### Reading passage ###
No, it not a separate tester. The basic firmware from Karl-Heinz Kübbeler with function of measurement of voltage reference diodes is used. Changes are made only in the tester hardware  :D

Well then. I guess I was almost completely wrong. How extensive are the hardware changes? Is this fork being made available in the same way as the original Karl-Heinz transistor tester?

Hi indiman!

About your "fork" and  explain more detailed your modifications

I'm  very interested on your modification, thanks a lot!

You can use your native language if others could translate it. Please, it would be greatly
* Can you say what's your native language?

- Some suggestions:
* How it measures 78xx and other voltage/current ICs, procedure and limitations.
* Manufacturing considerations: Layout, interferences, recommended shielding, connectors, other advices.



About possible future additions and improvements

- Are there possibilities of having a better firmware integration?
- Can other features be added easily without going into feature creep? 74xx and 40xx testing like in minipro, for example.

My reasons to build this device and contribute by making it in KiCad


I have and use TONS of salvaged parts

- A device like this might be really useful to check salvaged parts.
- It would save me time at the end.
### Supplied material ###
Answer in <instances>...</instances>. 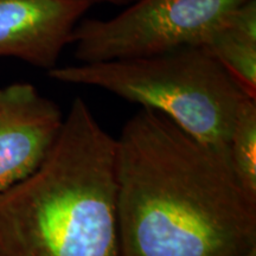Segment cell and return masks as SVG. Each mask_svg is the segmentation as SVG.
###
Your goal >> Can you copy, word for word, everything in the transistor tester thread from "I'm  very interested" down to "your native language?"? Work from the forum thread alone.

Full solution >>
I'm  very interested on your modification, thanks a lot!

You can use your native language if others could translate it. Please, it would be greatly
* Can you say what's your native language?